Can you please guide me how to create test and train files for libsvm use I have image data set, do not know how to divide it into test and train sets?
Hello Xu Cui,
I really dont have a question but I just wanna say thank you. you made a great explanation and very helpful. I couldnt find any perfect examples as yours
Hello Xu Cui,
I have two classes that have 300×200, 300 instances and 200 is the dimensionality of the feature. I hope you help me figure out how to represent this in a two linear class(decision boundary and # support vectors in each class.
Thank u
Dear Xu Cui,
I am very confused about one point. Until now I was always using test_label in SVMpredict command,where you have used zeros. Is it wrong what I am doing? I always get 0% accuracy, when used zeros or any double values.
I checked read_me file it also says if you dont have test labels you can use any double value. But when I use different values I get 0 % accuracy.
Thanks a lot.
Regards,
Thank you so much for this priceless information. I was wondering why do I get zero accuracy when I used the half of the training data in testing with zero labels as new data? I would be more than happy if you could kindly reply to my massage. Thank you
I just realized, I have asked the same question twice, I am really wondering why I get the same problem and is there a particular reason why it is happening:( thank you in advance.
Dear Xu Cui,
Can you please guide for inputting satellite images into matlab for libsvm usage
In my classification problem, I have 6 classes. When I use libsvm and use predict function, it will give 15 decision values for each input. From these values how can I decide predict label class?
Also, is these values representing the values of decision funtion?
Hello Xu Cui,
I have learned cross-validation to learn optimal values for c and gamma for radial basis function SVM using LIBSVM and the code available at LIBSVM site. But if i want to use the same code to obtain value of only C for a linear SVM it does not work.Some matrix dimension mismatch is the error message. Can you help in this regards. Tnx.
@serra
MATLAB has built in ‘svmtrain’ and ‘svmclassify’ functions… but here in this code Author has used the ‘svmtrain’ and ‘svmpredict’ functions from libsvm package available at https://www.csie.ntu.edu.tw/~cjlin/libsvm/ …
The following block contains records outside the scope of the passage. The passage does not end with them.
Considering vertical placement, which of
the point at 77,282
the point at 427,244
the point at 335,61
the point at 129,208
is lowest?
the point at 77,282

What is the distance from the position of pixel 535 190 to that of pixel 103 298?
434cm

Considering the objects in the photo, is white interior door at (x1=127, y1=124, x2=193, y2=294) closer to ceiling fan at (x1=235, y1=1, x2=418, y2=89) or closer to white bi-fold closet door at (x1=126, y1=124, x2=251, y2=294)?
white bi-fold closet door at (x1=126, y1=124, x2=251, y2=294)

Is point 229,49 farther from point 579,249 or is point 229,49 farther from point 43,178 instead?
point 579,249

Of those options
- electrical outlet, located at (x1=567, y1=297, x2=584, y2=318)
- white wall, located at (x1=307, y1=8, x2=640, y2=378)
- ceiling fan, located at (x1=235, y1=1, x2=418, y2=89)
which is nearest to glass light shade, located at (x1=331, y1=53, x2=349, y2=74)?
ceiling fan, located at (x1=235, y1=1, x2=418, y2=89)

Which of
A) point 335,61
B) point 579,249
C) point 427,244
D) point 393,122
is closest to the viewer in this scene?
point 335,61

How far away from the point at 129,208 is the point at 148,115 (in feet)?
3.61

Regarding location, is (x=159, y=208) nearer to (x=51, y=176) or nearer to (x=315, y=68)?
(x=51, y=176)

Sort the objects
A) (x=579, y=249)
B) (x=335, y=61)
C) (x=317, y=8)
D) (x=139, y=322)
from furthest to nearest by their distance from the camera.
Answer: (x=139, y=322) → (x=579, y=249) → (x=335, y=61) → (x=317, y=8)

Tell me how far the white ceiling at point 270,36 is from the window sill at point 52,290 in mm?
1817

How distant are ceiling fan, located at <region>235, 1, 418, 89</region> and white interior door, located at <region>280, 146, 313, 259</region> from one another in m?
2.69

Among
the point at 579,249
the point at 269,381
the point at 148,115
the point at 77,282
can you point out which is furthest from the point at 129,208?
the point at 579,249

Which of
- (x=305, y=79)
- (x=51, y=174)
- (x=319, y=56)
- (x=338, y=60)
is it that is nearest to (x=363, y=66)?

download them from there.. Hope it helps
@Xu Cui
How to determine the values of the for loops :
for log2c = -1:3,
for log2g = -4:1,
How to know the optimum range for the value of c and g?
when i tried with different range i get different accuracy and different cross validation accuracy.(low cross validation like 52.4 )but accuracy 90 and sometime even 100% . how to know whether i have overfitting in my data?
thanks in advance
Hello
your code is really helpful.
Just a question, do you know how to draw a line as a decision boundary among the support vectors?
Regards
Amin
Please, I need your help. How can I construct an routines in Octave, to give k random groups automatically? For example, I have n = 161, k = 5 and I want to construct an routines to give 5 random group.
Jailson Lopes
Dear Xu Cui,I am using epsilon SVR to my research problem. I scaled the input and output both the variable in between 0 to 1. Now i wanted to use grid search optimization technique to get the optimized value of cost (c), radial basis(gamma) and the margin(epsilon)parameter. Literature suggested that, the search range for C is in between 0 to 32768. Could you please suggest me for the scaled dependent data also, this range will works. Whether C is any dependency over the range of dependent variable or not. Or i should change the search space from 0 to 3 for the scaled dependent data.